=== Available records ===

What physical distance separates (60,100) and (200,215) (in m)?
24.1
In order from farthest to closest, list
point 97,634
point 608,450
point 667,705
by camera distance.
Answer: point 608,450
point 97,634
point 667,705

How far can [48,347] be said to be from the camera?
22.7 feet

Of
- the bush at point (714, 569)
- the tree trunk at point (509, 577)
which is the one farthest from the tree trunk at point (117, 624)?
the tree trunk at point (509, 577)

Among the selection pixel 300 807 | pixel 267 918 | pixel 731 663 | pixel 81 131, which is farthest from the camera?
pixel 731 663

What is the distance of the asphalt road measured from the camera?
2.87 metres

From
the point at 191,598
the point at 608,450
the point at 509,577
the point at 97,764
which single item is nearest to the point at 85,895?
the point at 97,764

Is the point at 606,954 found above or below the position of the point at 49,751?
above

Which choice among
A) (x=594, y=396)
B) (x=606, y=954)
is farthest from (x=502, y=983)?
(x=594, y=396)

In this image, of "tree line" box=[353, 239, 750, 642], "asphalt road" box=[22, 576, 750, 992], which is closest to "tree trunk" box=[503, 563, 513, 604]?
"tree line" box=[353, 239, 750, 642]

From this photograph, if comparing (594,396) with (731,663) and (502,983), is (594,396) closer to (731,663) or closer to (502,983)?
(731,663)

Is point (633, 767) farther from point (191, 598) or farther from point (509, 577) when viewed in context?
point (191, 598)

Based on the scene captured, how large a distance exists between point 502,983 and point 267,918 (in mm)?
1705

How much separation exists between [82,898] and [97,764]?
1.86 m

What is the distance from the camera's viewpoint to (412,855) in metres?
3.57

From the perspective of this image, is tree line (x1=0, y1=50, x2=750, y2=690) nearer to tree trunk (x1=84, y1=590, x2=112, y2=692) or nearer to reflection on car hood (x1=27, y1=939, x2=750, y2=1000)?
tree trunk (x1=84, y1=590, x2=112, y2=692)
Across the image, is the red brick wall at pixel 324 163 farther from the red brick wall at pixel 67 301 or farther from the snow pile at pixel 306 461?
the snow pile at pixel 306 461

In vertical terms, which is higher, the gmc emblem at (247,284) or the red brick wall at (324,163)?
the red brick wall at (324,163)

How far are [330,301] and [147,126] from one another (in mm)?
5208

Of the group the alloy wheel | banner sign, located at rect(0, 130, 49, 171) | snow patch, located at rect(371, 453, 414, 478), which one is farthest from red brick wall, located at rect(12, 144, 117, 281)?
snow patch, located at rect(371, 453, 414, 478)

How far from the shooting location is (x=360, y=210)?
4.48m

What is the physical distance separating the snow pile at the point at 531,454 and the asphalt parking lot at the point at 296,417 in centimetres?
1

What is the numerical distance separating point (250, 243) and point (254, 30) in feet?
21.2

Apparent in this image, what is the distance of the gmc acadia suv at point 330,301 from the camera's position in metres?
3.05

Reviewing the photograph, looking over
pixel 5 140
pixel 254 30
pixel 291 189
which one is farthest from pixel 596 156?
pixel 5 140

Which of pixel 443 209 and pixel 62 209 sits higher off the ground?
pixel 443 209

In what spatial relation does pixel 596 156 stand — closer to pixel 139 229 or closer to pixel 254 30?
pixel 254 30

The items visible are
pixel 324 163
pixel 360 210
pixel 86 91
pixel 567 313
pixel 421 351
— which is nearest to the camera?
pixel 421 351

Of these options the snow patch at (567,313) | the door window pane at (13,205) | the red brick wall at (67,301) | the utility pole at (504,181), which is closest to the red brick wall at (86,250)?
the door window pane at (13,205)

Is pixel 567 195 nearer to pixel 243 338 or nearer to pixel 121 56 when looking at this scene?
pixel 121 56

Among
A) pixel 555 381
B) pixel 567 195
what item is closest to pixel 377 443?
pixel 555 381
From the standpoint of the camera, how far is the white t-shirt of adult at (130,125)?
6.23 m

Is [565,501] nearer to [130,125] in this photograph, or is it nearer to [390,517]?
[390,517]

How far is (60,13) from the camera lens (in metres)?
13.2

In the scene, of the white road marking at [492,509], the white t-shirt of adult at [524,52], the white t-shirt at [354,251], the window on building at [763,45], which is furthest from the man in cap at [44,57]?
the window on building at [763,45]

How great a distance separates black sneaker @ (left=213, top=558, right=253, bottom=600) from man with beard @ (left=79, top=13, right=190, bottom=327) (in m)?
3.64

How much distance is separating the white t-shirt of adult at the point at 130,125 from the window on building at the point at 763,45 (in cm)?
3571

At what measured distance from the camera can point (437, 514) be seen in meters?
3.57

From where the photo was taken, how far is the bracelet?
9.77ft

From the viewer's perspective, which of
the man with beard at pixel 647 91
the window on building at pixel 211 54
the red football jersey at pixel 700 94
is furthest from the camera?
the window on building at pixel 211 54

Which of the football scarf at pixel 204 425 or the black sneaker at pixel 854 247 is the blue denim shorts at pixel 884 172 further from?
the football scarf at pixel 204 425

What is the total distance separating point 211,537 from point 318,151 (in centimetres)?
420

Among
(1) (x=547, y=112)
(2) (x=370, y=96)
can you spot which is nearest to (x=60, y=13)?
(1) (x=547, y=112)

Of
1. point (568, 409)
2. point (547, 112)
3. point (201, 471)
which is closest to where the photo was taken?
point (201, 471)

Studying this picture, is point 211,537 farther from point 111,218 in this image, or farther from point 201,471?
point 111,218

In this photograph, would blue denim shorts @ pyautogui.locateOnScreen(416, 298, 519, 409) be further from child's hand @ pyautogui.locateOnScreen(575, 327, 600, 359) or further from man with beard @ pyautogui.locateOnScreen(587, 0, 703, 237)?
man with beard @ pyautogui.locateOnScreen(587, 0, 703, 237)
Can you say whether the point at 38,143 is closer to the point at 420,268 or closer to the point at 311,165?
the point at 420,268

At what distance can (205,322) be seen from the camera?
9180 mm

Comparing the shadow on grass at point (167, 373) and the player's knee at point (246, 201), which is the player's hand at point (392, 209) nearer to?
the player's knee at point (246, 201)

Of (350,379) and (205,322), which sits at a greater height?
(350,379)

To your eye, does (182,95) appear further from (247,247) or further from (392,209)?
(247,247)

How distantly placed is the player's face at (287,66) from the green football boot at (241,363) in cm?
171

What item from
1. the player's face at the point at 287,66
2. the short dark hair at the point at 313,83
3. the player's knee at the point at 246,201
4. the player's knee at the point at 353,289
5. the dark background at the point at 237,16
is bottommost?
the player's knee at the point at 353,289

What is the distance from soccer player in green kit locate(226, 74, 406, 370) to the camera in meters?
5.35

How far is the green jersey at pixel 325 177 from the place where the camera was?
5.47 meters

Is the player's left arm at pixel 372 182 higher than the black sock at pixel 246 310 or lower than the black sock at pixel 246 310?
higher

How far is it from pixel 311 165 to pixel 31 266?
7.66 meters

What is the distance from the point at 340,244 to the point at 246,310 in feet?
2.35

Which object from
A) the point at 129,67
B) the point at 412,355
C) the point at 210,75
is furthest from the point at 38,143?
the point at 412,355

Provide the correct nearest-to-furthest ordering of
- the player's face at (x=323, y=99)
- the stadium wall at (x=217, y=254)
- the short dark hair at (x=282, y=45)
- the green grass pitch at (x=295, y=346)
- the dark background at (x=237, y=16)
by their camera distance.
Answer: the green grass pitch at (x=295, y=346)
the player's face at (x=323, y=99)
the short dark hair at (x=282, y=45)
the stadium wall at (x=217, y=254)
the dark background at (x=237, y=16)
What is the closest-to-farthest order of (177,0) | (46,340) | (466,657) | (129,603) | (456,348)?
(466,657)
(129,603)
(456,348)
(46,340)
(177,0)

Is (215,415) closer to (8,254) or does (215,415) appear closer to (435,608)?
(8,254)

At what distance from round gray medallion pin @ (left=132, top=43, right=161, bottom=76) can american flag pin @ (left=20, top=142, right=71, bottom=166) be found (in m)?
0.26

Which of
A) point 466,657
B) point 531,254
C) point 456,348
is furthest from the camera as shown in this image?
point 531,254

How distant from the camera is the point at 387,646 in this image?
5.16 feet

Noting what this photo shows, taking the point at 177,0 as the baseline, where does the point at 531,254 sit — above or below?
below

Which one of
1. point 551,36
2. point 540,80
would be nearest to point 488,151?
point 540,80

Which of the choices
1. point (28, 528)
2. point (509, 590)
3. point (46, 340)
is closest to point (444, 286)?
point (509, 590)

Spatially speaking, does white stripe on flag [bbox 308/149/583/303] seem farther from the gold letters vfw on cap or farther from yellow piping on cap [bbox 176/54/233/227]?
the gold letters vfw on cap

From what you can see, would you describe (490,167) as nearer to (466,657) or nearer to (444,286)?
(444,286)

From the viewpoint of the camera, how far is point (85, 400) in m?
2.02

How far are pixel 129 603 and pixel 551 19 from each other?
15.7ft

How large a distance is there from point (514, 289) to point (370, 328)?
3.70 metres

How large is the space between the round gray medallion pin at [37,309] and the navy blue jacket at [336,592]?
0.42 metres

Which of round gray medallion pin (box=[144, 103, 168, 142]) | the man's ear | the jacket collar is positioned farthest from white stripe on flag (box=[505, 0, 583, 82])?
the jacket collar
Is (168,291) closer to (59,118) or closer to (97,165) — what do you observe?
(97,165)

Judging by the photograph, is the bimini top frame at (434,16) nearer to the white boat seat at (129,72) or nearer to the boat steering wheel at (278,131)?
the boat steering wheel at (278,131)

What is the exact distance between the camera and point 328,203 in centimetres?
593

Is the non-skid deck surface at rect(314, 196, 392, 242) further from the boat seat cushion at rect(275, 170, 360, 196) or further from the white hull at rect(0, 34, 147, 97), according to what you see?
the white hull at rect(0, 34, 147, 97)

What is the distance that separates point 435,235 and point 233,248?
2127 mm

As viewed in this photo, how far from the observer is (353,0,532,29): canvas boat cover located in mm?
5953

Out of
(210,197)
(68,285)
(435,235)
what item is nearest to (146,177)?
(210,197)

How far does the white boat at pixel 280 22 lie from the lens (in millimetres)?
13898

=== Directive ===
Render the records from the line containing "In this photograph, would" up to and including the line containing "7.66 meters" as a Markdown table with the columns Row and Line, one numbered row per line and blank lines omitted.

=== Written reply ===
| Row | Line |
|---|---|
| 1 | In this photograph, would blue denim shorts @ pyautogui.locateOnScreen(416, 298, 519, 409) be further from child's hand @ pyautogui.locateOnScreen(575, 327, 600, 359) or further from man with beard @ pyautogui.locateOnScreen(587, 0, 703, 237)? |
| 2 | man with beard @ pyautogui.locateOnScreen(587, 0, 703, 237) |
| 3 | Can you say whether the point at 38,143 is closer to the point at 420,268 or closer to the point at 311,165? |
| 4 | the point at 420,268 |
| 5 | At what distance can (205,322) be seen from the camera? |
| 6 | 9180 mm |
| 7 | Comparing the shadow on grass at point (167, 373) and the player's knee at point (246, 201), which is the player's hand at point (392, 209) nearer to? |
| 8 | the player's knee at point (246, 201) |
| 9 | Of (350,379) and (205,322), which sits at a greater height? |
| 10 | (350,379) |
| 11 | To your eye, does (182,95) appear further from (247,247) or further from (392,209)? |
| 12 | (247,247) |
| 13 | How distantly placed is the player's face at (287,66) from the green football boot at (241,363) in cm? |
| 14 | 171 |
| 15 | What item from |
| 16 | 1. the player's face at the point at 287,66 |
| 17 | 2. the short dark hair at the point at 313,83 |
| 18 | 3. the player's knee at the point at 246,201 |
| 19 | 4. the player's knee at the point at 353,289 |
| 20 | 5. the dark background at the point at 237,16 |
| 21 | is bottommost? |
| 22 | the player's knee at the point at 353,289 |
| 23 | What is the distance from soccer player in green kit locate(226, 74, 406, 370) to the camera in meters? |
| 24 | 5.35 |
| 25 | How far is the green jersey at pixel 325 177 from the place where the camera was? |
| 26 | 5.47 meters |
| 27 | Is the player's left arm at pixel 372 182 higher than the black sock at pixel 246 310 or lower than the black sock at pixel 246 310? |
| 28 | higher |
| 29 | How far is it from pixel 311 165 to pixel 31 266? |
| 30 | 7.66 meters |